[Dataset entries]
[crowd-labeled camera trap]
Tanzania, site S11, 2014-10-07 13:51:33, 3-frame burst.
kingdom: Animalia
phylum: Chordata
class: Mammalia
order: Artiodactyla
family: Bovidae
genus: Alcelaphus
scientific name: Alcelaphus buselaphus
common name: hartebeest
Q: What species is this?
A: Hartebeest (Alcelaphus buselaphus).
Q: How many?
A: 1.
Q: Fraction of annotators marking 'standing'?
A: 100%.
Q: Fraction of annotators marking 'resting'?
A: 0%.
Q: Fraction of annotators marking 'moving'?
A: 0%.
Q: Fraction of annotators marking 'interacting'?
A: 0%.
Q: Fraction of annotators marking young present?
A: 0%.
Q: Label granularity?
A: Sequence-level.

__Task item__
From the data above, copy each line with the string "marking" in it.

__Exercise result__
Q: Fraction of annotators marking 'standing'?
Q: Fraction of annotators marking 'resting'?
Q: Fraction of annotators marking 'moving'?
Q: Fraction of annotators marking 'interacting'?
Q: Fraction of annotators marking young present?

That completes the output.